Hugging FaceとIISc、インドの多様な言語におけるモデル構築を強化する提携を発表
HuggingFace, IISc partner to supercharge model building on India's diverse languages
Hugging Faceとインド科学研究所(IISc)/ARTPARKは、インドの多様な言語を理解し、国民のデジタルニーズに応えるAIシステムの開発を促進するため、Vaaniデータセットのアクセシビリティ向上とユーザビリティ改善に向けた提携を発表した。2022年にIISc/ARTPARKとGoogleによって立ち上げられたVaaniプロジェクトは、インドの言語的多様性を代表するオープンソースのマルチモーダルデータセットの構築を目指しており、特に辺境地域の言語や方言の収集に焦点を当てている。目標は、全773地区から100万人規模で15万時間以上の音声と1万5千時間の書き起こしテキストデータを収集することである。現在、フェーズ1(80地区)はオープンソース化されており、フェーズ2(追加100地区)が進行中である。これまでに公開されたデータセットには、70言語をカバーする790時間の書き起こし音声データが含まれる。このデータセットは、音声認識、言語モデニング、話者識別、言語識別、音声強調システム、マルチモーダルLLMの強化、およびパフォーマンスベンチマークなど、幅広いAIモデルの開発に活用できる。

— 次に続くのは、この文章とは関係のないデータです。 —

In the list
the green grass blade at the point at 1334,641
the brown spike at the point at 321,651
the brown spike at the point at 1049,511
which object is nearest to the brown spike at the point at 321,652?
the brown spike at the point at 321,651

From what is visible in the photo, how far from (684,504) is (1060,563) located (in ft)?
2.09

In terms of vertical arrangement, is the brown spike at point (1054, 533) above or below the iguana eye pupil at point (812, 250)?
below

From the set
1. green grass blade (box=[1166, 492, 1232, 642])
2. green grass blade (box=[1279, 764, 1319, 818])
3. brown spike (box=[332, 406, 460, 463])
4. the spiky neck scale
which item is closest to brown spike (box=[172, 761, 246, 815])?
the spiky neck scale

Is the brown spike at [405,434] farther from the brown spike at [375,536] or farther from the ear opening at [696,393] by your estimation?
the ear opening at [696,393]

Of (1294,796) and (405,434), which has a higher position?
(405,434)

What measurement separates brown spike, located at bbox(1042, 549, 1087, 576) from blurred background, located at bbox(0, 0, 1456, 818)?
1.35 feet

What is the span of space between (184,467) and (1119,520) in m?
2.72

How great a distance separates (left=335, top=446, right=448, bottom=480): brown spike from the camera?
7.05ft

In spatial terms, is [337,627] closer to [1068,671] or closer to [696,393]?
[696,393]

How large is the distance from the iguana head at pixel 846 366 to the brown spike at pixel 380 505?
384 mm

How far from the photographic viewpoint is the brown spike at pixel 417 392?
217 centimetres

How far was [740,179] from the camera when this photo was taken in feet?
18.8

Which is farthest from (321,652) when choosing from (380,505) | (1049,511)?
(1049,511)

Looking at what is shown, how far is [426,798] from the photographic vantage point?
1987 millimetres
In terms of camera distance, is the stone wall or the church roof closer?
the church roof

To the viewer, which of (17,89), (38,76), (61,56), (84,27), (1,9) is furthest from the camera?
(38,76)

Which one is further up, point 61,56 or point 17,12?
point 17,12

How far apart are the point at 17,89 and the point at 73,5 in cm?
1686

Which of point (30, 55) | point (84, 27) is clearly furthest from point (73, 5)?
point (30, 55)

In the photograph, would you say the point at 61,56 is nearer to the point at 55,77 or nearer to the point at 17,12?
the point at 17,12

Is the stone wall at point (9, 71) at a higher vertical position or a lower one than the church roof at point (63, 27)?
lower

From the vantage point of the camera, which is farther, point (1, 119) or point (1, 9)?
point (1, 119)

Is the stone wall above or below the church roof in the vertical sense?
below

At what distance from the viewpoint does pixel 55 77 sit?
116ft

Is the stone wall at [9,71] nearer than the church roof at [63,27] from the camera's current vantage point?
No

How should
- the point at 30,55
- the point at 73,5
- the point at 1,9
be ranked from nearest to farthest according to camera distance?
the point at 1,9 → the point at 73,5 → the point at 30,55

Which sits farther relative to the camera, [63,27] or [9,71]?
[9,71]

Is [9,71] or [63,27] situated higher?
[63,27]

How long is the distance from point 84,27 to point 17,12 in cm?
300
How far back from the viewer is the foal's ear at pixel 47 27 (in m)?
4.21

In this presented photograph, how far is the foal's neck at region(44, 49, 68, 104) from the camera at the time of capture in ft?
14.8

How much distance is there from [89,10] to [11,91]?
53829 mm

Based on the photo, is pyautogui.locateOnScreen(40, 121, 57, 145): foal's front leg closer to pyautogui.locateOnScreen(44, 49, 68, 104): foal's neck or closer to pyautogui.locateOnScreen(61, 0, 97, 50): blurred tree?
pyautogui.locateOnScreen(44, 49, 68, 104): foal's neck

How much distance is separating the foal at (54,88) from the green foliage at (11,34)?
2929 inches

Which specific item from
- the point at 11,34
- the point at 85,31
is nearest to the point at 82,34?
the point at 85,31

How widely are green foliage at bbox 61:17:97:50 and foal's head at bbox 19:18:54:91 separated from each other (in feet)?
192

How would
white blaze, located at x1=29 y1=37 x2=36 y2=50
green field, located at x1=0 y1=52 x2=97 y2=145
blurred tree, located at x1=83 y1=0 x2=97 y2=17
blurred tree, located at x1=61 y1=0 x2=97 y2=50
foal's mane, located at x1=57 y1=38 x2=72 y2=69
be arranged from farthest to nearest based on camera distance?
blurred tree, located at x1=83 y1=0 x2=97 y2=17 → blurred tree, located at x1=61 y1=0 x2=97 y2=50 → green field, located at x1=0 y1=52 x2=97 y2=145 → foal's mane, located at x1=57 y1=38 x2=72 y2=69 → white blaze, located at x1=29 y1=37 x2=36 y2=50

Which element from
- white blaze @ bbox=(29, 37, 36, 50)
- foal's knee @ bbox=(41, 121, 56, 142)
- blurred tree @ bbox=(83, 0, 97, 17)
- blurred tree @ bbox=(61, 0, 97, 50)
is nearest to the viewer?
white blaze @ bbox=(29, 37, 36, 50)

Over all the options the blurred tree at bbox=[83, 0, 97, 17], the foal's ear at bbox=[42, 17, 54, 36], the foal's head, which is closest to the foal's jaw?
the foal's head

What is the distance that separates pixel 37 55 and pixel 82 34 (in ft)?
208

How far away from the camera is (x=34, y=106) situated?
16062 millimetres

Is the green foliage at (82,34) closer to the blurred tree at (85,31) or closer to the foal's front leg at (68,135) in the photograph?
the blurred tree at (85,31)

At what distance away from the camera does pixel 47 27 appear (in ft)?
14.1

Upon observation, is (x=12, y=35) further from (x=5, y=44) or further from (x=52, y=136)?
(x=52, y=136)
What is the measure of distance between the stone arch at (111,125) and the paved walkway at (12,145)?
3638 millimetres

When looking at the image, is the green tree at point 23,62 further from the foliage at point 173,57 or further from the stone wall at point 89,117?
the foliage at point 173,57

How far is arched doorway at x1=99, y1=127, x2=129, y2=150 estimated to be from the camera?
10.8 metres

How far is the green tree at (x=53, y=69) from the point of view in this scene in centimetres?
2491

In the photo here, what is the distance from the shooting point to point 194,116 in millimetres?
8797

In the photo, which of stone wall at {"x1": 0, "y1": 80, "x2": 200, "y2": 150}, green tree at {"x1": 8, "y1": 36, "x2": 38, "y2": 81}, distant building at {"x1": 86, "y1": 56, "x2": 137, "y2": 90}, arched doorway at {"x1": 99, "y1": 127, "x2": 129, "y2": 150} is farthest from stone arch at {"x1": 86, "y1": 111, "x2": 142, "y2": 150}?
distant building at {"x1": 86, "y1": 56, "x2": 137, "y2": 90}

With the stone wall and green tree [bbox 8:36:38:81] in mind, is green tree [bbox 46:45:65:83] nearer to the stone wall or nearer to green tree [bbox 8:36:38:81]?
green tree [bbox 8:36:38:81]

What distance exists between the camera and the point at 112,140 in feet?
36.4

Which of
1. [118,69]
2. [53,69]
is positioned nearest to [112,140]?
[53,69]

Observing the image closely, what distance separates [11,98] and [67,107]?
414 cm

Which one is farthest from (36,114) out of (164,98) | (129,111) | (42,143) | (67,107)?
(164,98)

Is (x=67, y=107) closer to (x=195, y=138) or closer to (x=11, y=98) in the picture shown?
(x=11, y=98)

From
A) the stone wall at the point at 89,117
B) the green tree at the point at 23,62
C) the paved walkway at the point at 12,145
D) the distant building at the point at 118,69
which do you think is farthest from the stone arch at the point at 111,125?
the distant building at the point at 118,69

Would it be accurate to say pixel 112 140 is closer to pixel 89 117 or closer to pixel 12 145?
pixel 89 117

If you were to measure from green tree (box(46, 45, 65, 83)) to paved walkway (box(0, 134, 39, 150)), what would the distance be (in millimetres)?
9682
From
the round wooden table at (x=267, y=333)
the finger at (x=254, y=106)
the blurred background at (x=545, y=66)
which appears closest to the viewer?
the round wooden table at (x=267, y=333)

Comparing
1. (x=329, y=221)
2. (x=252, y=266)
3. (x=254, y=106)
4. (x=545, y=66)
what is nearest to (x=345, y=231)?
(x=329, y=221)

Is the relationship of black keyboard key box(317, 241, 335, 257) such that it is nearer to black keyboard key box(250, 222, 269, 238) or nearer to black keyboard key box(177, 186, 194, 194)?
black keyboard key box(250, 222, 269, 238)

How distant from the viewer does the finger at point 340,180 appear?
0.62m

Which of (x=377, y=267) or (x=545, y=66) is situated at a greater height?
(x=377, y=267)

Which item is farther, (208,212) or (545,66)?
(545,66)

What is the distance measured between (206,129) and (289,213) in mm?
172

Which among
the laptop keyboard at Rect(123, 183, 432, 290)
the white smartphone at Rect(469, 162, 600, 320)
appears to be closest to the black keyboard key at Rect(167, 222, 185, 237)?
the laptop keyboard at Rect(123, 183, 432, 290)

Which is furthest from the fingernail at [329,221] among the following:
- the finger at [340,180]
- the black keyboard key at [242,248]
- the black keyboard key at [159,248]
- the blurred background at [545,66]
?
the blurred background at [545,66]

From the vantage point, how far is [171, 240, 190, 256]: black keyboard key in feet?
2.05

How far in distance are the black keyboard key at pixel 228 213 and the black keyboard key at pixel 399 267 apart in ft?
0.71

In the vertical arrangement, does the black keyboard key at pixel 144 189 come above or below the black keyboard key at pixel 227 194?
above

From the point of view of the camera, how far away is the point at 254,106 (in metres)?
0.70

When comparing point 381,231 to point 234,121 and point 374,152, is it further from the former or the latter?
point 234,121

- Hugging FaceとIISc/ARTPARKがVaaniデータセットのアクセシビリティ向上とユーザビリティ改善の提携を発表
- Vaaniプロジェクトのフェーズ1(80地区分)がオープンソース化され公開済み
- Vaaniプロジェクトのフェーズ2(追加100地区)が進行中
Hugging FaceとIIScによるVaaniデータセットの公開・拡張提携は、インドという巨大かつ言語的に極めて多様な市場向けにAIモデルを開発するための重要インフラ整備である。全773地区から100万人規模で収集されるマルチモーダルデータは、音声認識やマルチモーダルLLMの開発に不可欠であり、インド市場向けAIプロダクトの競争優位性に直結する。特に、辺境言語や方言を含む点が差別化要因であり、このデータセットを活用できるスタートアップや大規模言語モデル開発企業は、インドのデジタル市場で先行者利益を得る可能性が高い。投資家としては、このデータを活用する下流のAIアプリケーション企業に注目したい。